Yeah. So. That basically exhausts what positive impressions I have of this half of F-108. While The Sun Saboteurs stands out as the best Ace Double half I’ve read, The Light of Lilith is easily the nadir of the first half dozen. It wasn’t one single issue that kept me from engaging with this novel, the problems I had with the story came at me from every direction at once.
First was the underlying issue of the planet Lilith itself. The goal of humanity on the planet is to play with the different colors of light that exist only on that world. Experimenting with them. Combining them. Applying them. Colors that can be powerful, spur evolution, or even kill. Colors. I’m fine with stories that postulate the occasional existence of a color we’re not aware of, whether it’s Octarine in the Discworld series or H. P. Lovecraft’s The Colour out of Space. I’m even okay with species that experience a different visible spectrum than humanity. Even the old canard of deep childhood philosophy: what if other people see colors differently than I do. But I could not, no matter how hard I tried, suspend my disbelief to allow for a planet where the color spectrum was different to the point of lethality.
We’re also exposed to a theory that advancement of a species’ evolution is directly tied to the number of fingers it has. The primitive life on Lilith has just four, the aliens far more advanced than humanity have six. This isn’t me reading into things, it is actively pointed out by the narrative. I was disappointed with how late the aliens appeared on page, even though they were mentioned in passing at several points. And in the end of it all, the whole plot is solved by odd twin deus ex machinae, as we are presented with a cataclysmic event with no foreshadowing and with the main character certain of exactly when it will happen through what is only a series of guesses.
It’s an odd paring with The Sun Saboteurs, as it feels that everything Wallis does wrong is everything Knight does right. There’s none of the subtlety about the message of humanity needing to correct its course before going out into the stars. The main character is given a vision of a far distant future where the last dregs of humanity are bemoaning their inability to evolve and be accepted by the galactic community, and perhaps if they had they would not be stranded on earth as the sun burns out. Where Saboteurs is a personal story taking place is the background of an epic, Lilith is every attempt to make an epic out of what would be better framed as a very personal story. Perhaps the two stories are unfairly paired, as it demands a direct comparison of the two, but as much as I try to consider Lilith on its own without the overshadowing Sun Saboteurs, I am left with the same weaknesses and same issues.
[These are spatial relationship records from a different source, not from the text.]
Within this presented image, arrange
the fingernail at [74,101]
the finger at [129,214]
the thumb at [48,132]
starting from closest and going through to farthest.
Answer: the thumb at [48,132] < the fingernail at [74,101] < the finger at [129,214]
There are points where I considered giving this book only a one out of five, however I have to acknowledge two basic facts. One, I tend to withhold that only for books I abandon reading. Two, I did get some enjoyment out of this book. Just not for the reasons I was meant to. I enjoyed harping about it to my wife. Reading the occasional passages out loud. I enjoyed it, basically, as I would a movie on Mystery Science Theater.
Two out of five fingers.
A note for those following me on Goodreads. These reviews will serve as my scores over on that site. As I’m more comfortable with the thought of reviewing, I may even include them over there. I figure it’s important to note that I will use the higher of the two scores in all cases, rather than using some form of average. Oh, and over there I guess I’ll just use stars, because that’s all they offer.